*** Opening DATA ***

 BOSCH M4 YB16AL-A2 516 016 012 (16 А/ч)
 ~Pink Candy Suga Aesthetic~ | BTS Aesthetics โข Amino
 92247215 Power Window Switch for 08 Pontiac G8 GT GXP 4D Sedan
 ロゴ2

*** Closing DATA ***
*** Opening DATA ***

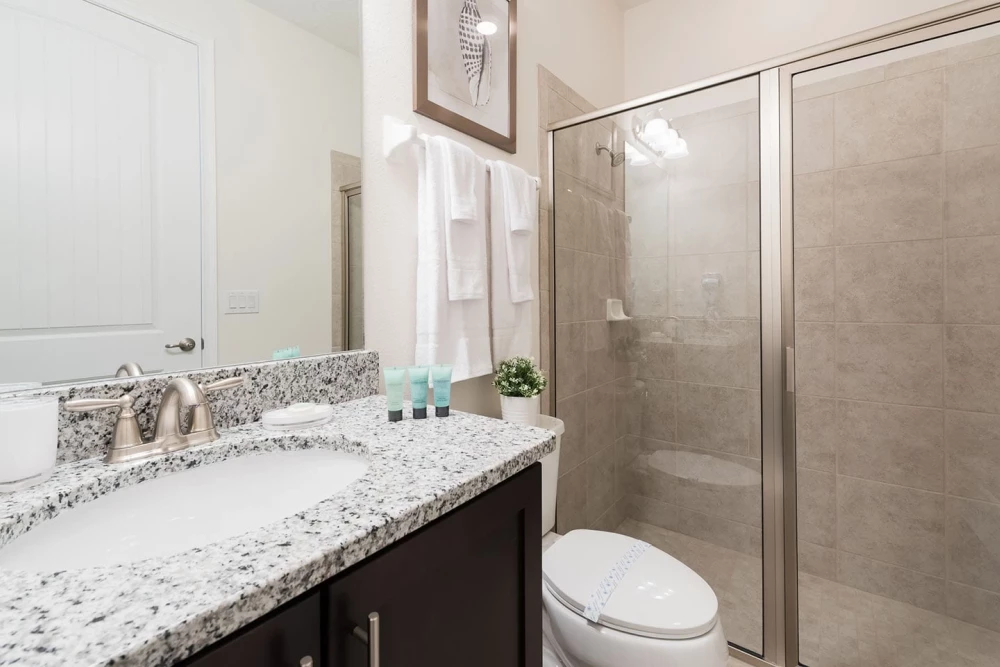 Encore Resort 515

*** Closing DATA ***
*** Opening DATA ***

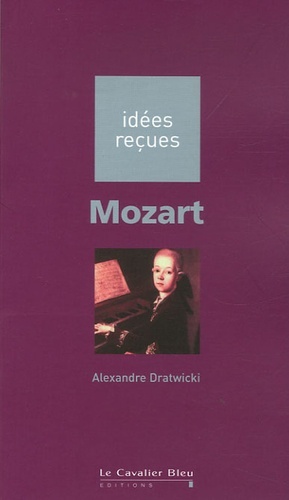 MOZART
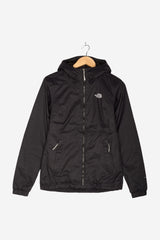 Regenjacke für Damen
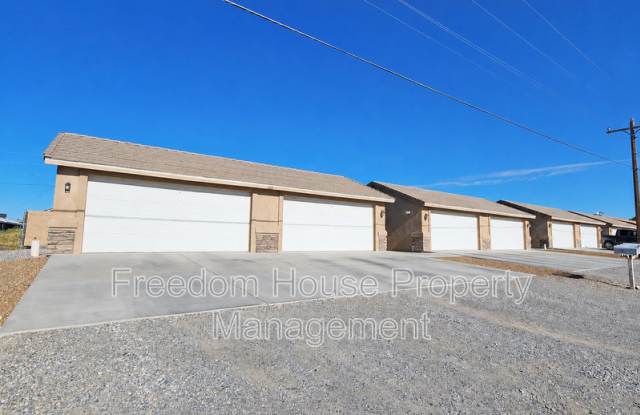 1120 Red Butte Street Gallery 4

*** Closing DATA ***

_YOUR TASK_:
Please gather every line of the material above that contains the string "Suga" and copy each such line in full. Matching is case-sensitive.

_REPLY_:
 ~Pink Candy Suga Aesthetic~ | BTS Aesthetics โข Amino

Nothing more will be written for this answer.